Subject | Re: [Firebird-general] Re: Make a wiki and centralize all info about firebird there |
---|---|
Author | John Armstrong |
Post date | 2008-12-19T04:15:46Z |
A big second for everything on this list except for item 6.
I am all for mailing list topics being mirrored to the wiki but in my
experience I have never seen a 'community' migrate from push (mailing
list) to 'pull' (forums, wiki etc) successfully. People are just far
too lazy
But 1-5 I think are absolutely on target and I would love to spend
time helping clean/sort/organize.
J
On Thu, Dec 18, 2008 at 5:56 PM, woodsmailbox
<cosmin.apreutesei@...> wrote:
I am all for mailing list topics being mirrored to the wiki but in my
experience I have never seen a 'community' migrate from push (mailing
list) to 'pull' (forums, wiki etc) successfully. People are just far
too lazy
But 1-5 I think are absolutely on target and I would love to spend
time helping clean/sort/organize.
J
On Thu, Dec 18, 2008 at 5:56 PM, woodsmailbox
<cosmin.apreutesei@...> wrote:
>> But where to find the resources and maybe in some cases rights to
> put it all together the way you suggest?
>
> Radical ideas give best results when resources are limited. May I
> suggest a quick plan we can all improve upon and then take action:
>
> 1) Put up a wiki and copy/paste the bulk of the data into an ad-hoc
> topical structure. Don't worry too much about structure or formatting.
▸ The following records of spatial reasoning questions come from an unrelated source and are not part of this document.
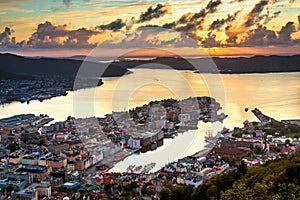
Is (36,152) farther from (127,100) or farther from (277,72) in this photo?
(277,72)

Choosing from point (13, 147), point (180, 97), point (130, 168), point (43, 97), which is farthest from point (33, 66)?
point (130, 168)

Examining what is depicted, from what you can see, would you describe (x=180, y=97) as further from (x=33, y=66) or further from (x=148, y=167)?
(x=33, y=66)

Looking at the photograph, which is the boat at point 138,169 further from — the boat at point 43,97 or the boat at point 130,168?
the boat at point 43,97

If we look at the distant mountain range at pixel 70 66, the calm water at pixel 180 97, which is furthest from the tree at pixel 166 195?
the distant mountain range at pixel 70 66

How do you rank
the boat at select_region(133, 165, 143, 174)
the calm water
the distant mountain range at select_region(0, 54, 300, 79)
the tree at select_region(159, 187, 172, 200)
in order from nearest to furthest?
the tree at select_region(159, 187, 172, 200) → the boat at select_region(133, 165, 143, 174) → the calm water → the distant mountain range at select_region(0, 54, 300, 79)

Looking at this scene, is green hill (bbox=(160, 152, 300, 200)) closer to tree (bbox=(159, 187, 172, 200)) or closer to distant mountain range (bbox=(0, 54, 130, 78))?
tree (bbox=(159, 187, 172, 200))

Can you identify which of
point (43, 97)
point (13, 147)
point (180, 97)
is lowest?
point (13, 147)

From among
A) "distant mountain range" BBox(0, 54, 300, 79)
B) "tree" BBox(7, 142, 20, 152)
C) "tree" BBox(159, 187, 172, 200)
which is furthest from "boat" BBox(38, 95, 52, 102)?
"tree" BBox(159, 187, 172, 200)

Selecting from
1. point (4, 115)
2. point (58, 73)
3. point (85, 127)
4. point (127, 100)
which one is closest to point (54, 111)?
A: point (4, 115)

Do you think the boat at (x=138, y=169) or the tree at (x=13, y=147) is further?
the tree at (x=13, y=147)
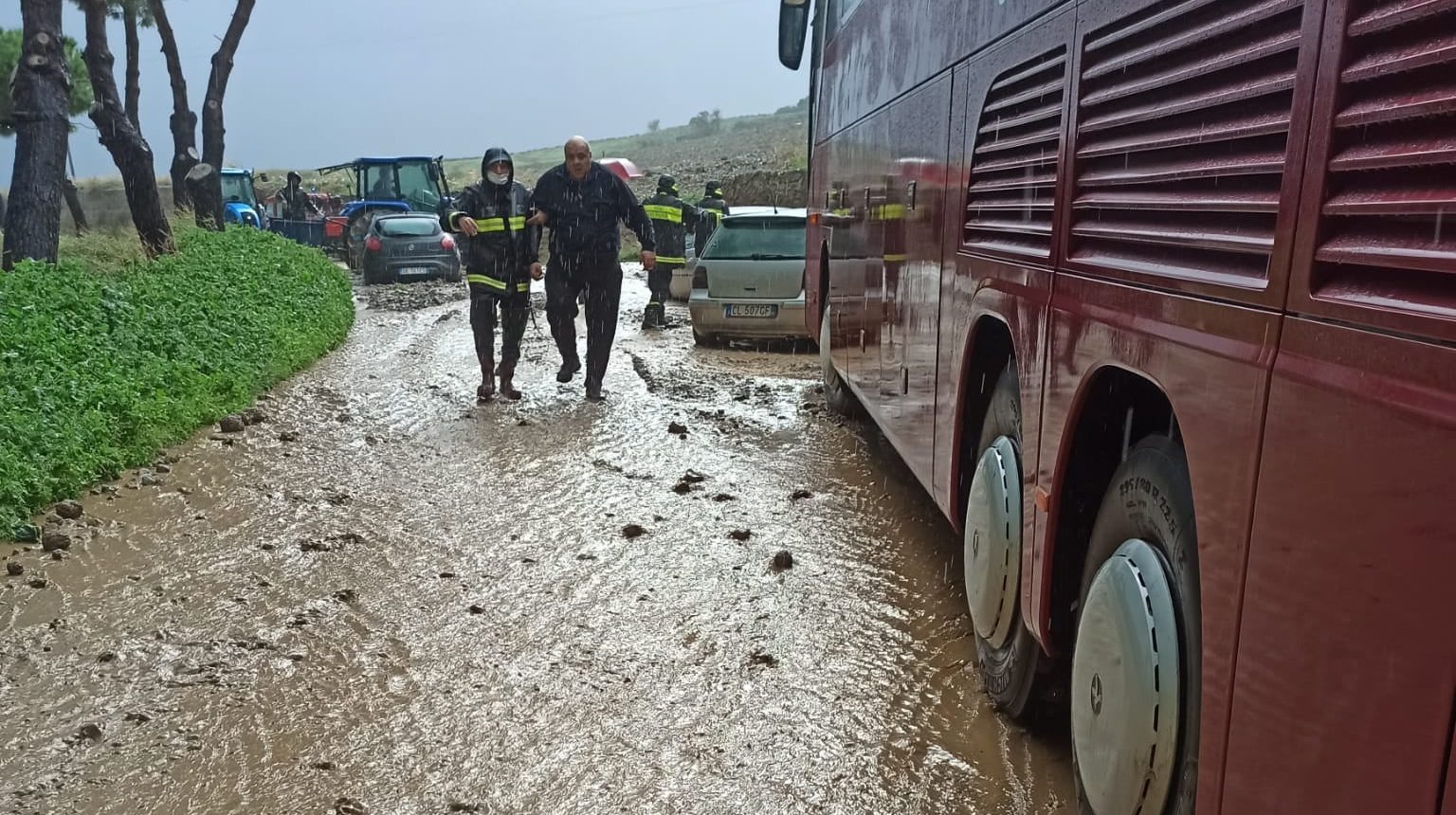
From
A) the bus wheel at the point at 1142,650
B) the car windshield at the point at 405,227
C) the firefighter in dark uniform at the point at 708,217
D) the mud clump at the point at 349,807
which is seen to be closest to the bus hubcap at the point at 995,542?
the bus wheel at the point at 1142,650

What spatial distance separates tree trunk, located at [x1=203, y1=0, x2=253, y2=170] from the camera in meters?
22.0

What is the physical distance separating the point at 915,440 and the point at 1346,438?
3.44m

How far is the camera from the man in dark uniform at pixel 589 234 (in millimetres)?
9148

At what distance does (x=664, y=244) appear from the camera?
15930 millimetres

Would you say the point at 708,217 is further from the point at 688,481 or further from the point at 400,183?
the point at 400,183

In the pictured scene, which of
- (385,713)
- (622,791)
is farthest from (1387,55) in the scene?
(385,713)

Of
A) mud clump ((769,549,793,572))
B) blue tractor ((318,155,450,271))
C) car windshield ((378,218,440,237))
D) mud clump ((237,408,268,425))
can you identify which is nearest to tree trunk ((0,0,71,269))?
mud clump ((237,408,268,425))

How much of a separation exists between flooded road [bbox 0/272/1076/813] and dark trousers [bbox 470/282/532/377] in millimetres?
1705

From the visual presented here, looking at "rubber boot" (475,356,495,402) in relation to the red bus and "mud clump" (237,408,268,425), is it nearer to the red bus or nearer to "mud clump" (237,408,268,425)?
"mud clump" (237,408,268,425)

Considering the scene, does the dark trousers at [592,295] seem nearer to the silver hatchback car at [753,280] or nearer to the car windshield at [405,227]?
the silver hatchback car at [753,280]

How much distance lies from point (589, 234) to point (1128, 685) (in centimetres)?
734

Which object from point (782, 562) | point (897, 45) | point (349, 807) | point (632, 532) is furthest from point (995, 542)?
point (897, 45)

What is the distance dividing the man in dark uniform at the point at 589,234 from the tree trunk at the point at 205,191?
1171 cm

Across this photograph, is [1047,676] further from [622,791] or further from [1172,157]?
[1172,157]
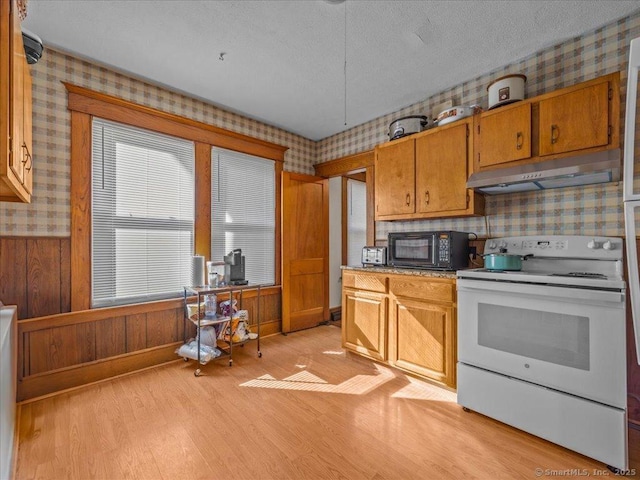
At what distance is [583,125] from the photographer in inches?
78.3

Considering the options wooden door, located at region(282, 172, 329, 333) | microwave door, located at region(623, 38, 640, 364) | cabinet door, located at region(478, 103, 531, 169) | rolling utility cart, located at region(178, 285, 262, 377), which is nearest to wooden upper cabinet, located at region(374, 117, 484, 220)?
cabinet door, located at region(478, 103, 531, 169)

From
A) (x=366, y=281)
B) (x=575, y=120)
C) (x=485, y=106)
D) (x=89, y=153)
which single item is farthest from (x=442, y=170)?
(x=89, y=153)

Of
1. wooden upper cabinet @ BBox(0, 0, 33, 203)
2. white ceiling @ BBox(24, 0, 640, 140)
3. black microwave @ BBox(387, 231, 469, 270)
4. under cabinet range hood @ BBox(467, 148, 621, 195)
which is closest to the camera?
wooden upper cabinet @ BBox(0, 0, 33, 203)

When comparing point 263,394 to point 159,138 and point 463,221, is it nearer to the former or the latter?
point 463,221

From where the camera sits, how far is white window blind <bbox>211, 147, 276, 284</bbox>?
3.46 metres

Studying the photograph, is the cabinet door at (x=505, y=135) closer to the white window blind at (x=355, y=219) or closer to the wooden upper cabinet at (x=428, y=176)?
the wooden upper cabinet at (x=428, y=176)

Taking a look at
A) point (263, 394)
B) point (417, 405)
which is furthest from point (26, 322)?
point (417, 405)

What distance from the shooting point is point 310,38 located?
89.0 inches

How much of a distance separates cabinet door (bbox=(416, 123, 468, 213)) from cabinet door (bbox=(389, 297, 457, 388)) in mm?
878

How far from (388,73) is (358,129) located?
48.2 inches

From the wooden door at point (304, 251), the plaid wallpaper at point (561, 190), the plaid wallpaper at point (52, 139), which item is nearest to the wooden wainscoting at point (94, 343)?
the plaid wallpaper at point (52, 139)

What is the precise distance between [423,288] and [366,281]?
0.60m

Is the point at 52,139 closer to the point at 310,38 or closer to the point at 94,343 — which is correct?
the point at 94,343

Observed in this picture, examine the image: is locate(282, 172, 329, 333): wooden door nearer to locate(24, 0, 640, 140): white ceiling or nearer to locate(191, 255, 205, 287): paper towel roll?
locate(191, 255, 205, 287): paper towel roll
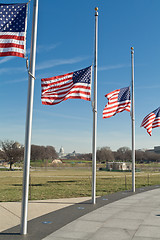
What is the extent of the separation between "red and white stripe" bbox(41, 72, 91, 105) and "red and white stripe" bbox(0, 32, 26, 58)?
3356mm

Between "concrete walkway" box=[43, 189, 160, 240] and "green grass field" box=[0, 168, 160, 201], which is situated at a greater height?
"concrete walkway" box=[43, 189, 160, 240]

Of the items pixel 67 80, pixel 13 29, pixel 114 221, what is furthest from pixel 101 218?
pixel 13 29

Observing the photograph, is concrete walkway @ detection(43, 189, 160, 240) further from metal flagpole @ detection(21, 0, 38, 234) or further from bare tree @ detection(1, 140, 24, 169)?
bare tree @ detection(1, 140, 24, 169)

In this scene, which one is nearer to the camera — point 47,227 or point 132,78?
point 47,227

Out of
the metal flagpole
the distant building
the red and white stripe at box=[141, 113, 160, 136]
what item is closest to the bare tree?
the distant building

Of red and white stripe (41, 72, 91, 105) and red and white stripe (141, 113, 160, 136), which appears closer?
red and white stripe (41, 72, 91, 105)

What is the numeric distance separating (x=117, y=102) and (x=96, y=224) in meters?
8.32

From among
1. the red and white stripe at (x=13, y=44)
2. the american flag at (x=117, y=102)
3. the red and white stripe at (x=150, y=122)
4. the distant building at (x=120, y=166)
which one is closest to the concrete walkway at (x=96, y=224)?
the american flag at (x=117, y=102)

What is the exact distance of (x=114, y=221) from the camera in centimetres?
909

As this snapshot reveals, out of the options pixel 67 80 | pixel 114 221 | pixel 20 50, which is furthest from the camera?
pixel 67 80

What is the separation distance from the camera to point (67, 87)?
11.6m

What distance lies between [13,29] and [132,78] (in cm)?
1144

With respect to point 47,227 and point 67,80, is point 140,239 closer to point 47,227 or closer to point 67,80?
point 47,227

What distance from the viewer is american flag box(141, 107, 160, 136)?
62.8 ft
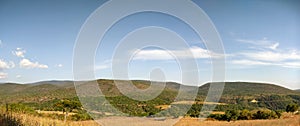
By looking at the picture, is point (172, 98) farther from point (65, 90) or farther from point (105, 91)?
point (65, 90)

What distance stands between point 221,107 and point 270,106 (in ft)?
23.7

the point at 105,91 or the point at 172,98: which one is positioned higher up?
the point at 105,91

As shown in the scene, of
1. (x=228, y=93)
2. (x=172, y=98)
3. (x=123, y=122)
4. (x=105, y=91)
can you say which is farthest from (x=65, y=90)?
(x=123, y=122)

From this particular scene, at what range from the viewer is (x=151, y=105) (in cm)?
3017

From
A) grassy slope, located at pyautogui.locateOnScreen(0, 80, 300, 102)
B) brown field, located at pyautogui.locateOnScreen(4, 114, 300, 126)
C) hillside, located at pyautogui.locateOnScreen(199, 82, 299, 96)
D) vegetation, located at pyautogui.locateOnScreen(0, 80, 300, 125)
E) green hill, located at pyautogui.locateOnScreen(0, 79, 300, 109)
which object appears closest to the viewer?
brown field, located at pyautogui.locateOnScreen(4, 114, 300, 126)

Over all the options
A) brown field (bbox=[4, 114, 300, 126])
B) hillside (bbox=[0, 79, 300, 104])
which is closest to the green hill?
hillside (bbox=[0, 79, 300, 104])

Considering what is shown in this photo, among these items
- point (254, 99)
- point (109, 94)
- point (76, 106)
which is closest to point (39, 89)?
point (109, 94)

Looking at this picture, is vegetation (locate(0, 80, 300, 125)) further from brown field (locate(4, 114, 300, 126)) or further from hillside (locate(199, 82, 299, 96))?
brown field (locate(4, 114, 300, 126))

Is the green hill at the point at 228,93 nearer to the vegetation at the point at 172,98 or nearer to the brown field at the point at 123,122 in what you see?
the vegetation at the point at 172,98

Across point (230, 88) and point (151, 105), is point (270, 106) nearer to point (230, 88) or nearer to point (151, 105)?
point (230, 88)

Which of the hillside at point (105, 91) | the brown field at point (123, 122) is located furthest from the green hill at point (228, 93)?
the brown field at point (123, 122)

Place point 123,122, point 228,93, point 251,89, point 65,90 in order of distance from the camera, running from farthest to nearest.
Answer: point 251,89 → point 65,90 → point 228,93 → point 123,122

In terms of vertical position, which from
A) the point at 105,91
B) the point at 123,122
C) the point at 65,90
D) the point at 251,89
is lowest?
the point at 123,122

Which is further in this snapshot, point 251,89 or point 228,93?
point 251,89
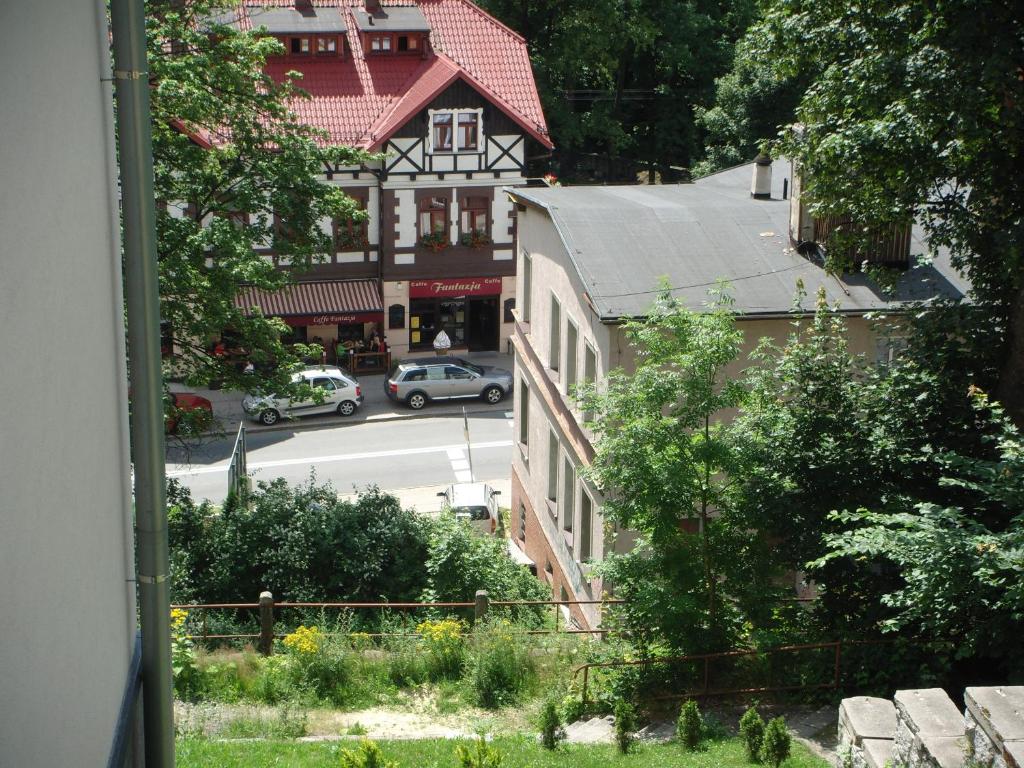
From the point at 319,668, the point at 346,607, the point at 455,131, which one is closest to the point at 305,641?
the point at 319,668

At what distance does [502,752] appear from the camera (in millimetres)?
12281

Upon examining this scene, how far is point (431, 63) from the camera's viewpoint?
131ft

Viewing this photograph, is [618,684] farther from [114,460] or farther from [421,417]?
[421,417]

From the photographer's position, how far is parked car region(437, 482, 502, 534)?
27766mm

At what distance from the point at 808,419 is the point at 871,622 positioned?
2.45 meters

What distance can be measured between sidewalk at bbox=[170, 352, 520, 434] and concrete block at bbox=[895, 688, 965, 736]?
92.2ft

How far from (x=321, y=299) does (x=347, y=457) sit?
739 centimetres

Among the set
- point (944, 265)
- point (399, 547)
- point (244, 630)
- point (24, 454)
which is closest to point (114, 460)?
point (24, 454)

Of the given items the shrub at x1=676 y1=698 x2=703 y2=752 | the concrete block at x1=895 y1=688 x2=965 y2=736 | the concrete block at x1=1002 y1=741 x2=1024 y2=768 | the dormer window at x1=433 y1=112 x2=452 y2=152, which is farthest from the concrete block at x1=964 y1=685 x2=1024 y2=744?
the dormer window at x1=433 y1=112 x2=452 y2=152

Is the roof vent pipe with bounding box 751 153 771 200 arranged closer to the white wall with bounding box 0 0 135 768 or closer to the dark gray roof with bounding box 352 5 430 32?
the white wall with bounding box 0 0 135 768

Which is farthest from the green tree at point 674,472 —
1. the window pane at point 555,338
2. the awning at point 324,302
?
the awning at point 324,302

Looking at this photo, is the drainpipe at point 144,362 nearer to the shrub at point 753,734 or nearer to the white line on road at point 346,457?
the shrub at point 753,734

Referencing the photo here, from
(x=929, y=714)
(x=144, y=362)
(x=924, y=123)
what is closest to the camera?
(x=144, y=362)

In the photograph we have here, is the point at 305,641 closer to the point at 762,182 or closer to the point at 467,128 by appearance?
the point at 762,182
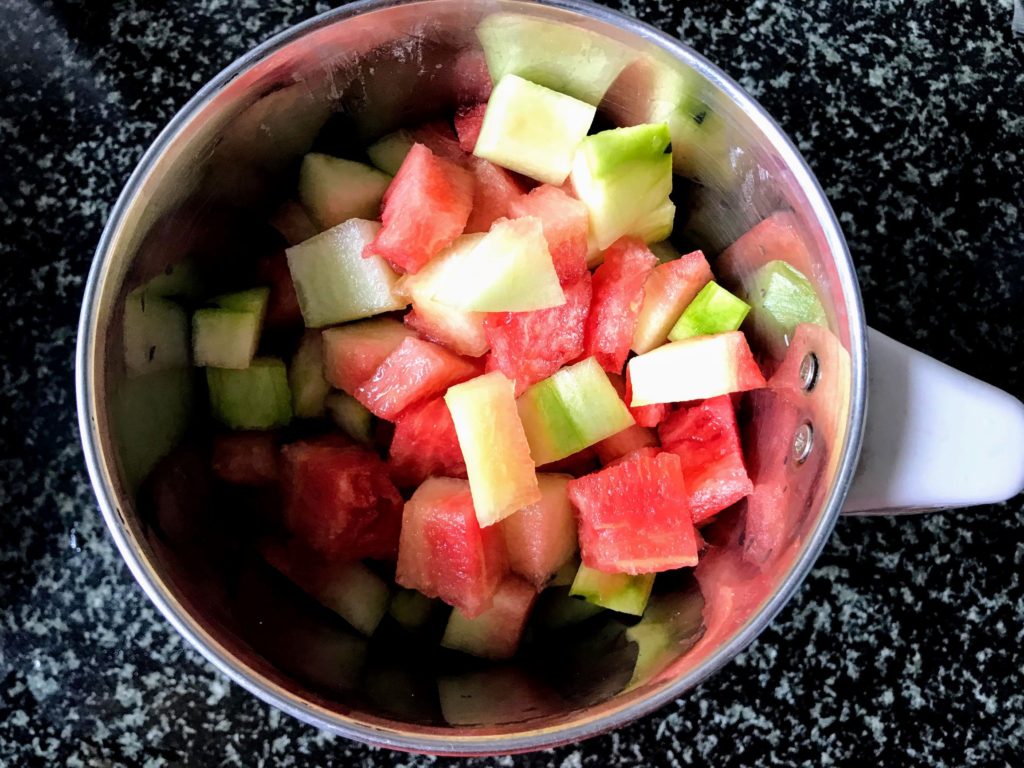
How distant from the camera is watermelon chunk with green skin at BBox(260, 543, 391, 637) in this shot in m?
0.85

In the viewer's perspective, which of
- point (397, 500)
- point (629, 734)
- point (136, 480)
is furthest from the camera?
point (629, 734)

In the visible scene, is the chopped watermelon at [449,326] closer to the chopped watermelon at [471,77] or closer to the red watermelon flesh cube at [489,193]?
the red watermelon flesh cube at [489,193]

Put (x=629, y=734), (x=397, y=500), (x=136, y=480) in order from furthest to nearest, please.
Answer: (x=629, y=734) → (x=397, y=500) → (x=136, y=480)

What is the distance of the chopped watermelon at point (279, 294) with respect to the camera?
871 millimetres

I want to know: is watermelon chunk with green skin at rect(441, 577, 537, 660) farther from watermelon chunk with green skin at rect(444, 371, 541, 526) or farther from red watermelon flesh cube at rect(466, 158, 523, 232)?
red watermelon flesh cube at rect(466, 158, 523, 232)

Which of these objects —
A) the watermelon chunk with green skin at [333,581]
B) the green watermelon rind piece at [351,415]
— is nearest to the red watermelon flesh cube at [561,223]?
the green watermelon rind piece at [351,415]

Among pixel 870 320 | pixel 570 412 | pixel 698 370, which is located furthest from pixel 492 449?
pixel 870 320

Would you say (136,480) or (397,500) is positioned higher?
(136,480)

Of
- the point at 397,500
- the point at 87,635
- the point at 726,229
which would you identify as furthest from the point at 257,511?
the point at 726,229

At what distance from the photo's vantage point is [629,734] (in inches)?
37.6

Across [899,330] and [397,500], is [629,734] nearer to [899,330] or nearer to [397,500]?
[397,500]

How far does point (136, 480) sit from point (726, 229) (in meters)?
0.56

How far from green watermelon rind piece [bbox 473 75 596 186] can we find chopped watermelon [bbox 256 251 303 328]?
0.22 m

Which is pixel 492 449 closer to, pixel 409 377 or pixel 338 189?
pixel 409 377
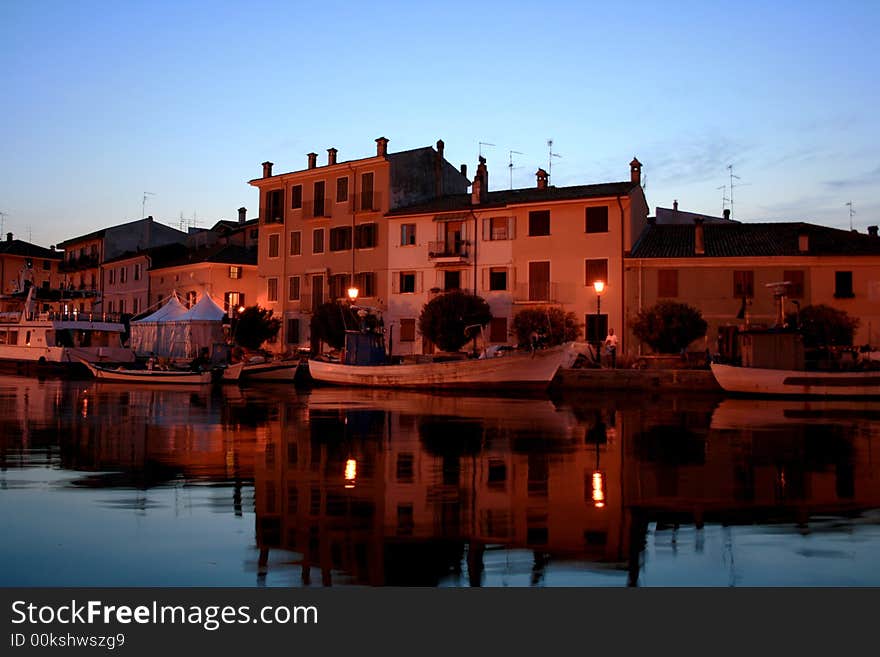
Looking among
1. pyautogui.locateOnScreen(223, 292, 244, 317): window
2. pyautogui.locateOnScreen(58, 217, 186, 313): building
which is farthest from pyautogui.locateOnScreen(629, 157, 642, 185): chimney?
pyautogui.locateOnScreen(58, 217, 186, 313): building

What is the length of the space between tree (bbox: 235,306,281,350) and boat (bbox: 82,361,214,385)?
985 centimetres

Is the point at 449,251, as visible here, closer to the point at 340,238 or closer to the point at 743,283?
the point at 340,238

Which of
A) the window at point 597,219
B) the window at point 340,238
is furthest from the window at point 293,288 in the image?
the window at point 597,219

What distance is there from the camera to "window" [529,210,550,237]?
4634 centimetres

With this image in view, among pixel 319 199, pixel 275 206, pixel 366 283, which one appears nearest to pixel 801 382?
pixel 366 283

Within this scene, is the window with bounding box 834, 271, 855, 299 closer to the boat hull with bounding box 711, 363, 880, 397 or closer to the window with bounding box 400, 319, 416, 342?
the boat hull with bounding box 711, 363, 880, 397

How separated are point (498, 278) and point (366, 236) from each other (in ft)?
31.9

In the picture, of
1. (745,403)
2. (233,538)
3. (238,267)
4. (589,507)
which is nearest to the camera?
(233,538)

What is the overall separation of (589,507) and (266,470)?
463cm

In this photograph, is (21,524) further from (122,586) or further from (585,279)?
(585,279)
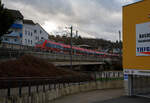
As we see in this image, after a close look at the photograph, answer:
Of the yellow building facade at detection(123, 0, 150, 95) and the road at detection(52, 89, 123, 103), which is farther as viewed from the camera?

> The wiki will practically refactor itself in time, and efficiently
> too, because everybody would be doing what he/she likes and does best.
> The startup effort should include at least the fb 2.1 online docs,
> faq, tutorials, release notes, all broken into the right topics. This
> is necessary for it provides an intuitive direction on how to go on.
>
> 2) Let anyone know everything has moved out into the wiki. Direct
> all eyes and ears to one place. Even if content is sparse at first, a
> clear focal point, a hot spot is much more important. Once people will
> go edit the wiki before anything else (as it is most easy), everybody
> will just know with confidence where the freshest content on any topic
> is.
>
> 3) Let anybody edit anything. You'll be amazed how many people would
> jump to help given a tool. Remember two things: 1st, most people
> around here have the community mindset already, and 2nd, they never
> had a shovel so you don't really know how many would start digging
> would they had one, do you?
>
> 4) I do mean a shovel, the lightest you can get! Right now,
> documentation is a "subproject" in the website's "development"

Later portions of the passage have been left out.